I am halfway through my first semester in graduate school, and wow. Just… Wow. Here are a few facts:
1.) I’m tired and my brain feels like a strange mixture of oatmeal, jello, and sadness.
2.) My brain is so filled with knowledge on photography things, there isn’t much room left for important things, like pressing the “down” button on an elevator when you are trying to leave the 12th floor.
3.) Naps are the most important thing. I thought they were important when I was in undergrad, but man. This is a whole new level of commitment.
4.) I was hesitant about jumping into a graduate program straight from undergrad, but I am fully confident I made the right choice.
5.) My work is getting heavy and I’m okay with that.
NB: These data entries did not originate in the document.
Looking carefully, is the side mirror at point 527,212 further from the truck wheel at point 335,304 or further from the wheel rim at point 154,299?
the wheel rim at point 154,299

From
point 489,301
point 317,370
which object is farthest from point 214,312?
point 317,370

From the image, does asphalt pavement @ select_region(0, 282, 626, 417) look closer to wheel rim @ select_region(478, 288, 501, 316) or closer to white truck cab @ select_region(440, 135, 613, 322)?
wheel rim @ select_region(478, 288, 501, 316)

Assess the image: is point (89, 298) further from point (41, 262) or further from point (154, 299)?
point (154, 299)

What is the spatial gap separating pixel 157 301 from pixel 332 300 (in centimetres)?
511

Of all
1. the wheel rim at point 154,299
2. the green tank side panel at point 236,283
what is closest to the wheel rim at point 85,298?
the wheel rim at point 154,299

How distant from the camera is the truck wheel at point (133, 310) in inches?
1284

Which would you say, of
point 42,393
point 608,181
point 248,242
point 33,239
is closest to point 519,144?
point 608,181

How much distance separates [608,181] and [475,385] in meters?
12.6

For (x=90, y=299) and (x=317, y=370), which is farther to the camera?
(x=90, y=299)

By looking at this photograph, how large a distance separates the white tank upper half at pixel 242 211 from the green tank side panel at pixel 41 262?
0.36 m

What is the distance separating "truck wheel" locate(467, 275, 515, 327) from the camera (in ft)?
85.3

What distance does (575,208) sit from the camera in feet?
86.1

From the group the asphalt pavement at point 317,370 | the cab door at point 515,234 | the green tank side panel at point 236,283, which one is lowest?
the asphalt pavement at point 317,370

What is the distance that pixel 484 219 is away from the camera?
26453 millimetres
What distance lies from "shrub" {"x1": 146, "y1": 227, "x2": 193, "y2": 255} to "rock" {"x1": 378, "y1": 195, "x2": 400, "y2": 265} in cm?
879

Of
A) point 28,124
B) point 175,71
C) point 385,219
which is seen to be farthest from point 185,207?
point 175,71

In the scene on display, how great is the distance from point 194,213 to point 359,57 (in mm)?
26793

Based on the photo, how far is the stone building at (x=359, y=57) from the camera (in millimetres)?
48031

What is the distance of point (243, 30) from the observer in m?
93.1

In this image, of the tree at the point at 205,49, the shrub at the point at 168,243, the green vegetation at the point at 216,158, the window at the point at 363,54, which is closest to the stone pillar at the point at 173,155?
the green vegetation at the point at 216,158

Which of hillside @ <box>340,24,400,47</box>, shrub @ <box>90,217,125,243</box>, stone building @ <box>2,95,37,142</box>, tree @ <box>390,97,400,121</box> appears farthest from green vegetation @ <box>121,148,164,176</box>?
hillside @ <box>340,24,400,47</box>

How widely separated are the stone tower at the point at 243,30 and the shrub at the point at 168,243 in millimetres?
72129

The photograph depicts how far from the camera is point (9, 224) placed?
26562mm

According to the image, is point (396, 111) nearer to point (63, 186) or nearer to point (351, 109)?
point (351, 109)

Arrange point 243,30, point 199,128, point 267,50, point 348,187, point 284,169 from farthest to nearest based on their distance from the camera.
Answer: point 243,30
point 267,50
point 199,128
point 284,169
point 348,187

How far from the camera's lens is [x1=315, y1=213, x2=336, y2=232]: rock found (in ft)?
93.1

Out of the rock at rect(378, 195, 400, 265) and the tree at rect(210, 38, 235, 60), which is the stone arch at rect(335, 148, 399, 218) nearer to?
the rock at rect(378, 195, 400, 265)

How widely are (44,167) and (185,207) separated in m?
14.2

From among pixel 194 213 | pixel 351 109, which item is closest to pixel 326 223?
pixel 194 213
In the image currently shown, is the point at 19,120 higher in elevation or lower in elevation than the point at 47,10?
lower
I miss blogging multiple times a week, but grad school is literally my life. It’s sad, but true. When I’m not reading for classes, I’m shooting, and when I’m not shooting, I’m editing or brainstorming, and when I’m not doing that, I’m having an existential crisis, and when that isn’t going down I’m sleeping or eating potato chips while watching DWTS. Is this adulthood?
No, it’s grad school.
For the next two years, I get the joy and pleasure of focusing on a thesis body of work. I made my initial decision about 6 weeks ago, and I’m looking forward to seeing where it goes from here. I’ve already created a series that is a work in progress, and it touches on what I’m focusing on: Childhood Trauma and PTSD. It’s different than my usual work, which involves sets, characters, tableau… I just photographed objects with a single light source. I think the juxtaposition hits on what I’m trying to talk about.
I have a lot more work to do with these, including re-photographing them with different light. There are a lot of ways I can explore my thesis, and I’m super happy I’m surrounded by peers who have a passion for photography and can talk about it in an informed way. Undergrad was okay, but grad school is much more my speed. I love a good challenge
especially one that takes years off your life and reduces you to a poptart eating sorry excuse of a human.
Overall, I may be frustrated, tired, hungry, and crabby, but I am inspired, excited, and in love with where I am. It’s definitely hard, but everyday I feel myself becoming more informed about the field I love so damn much.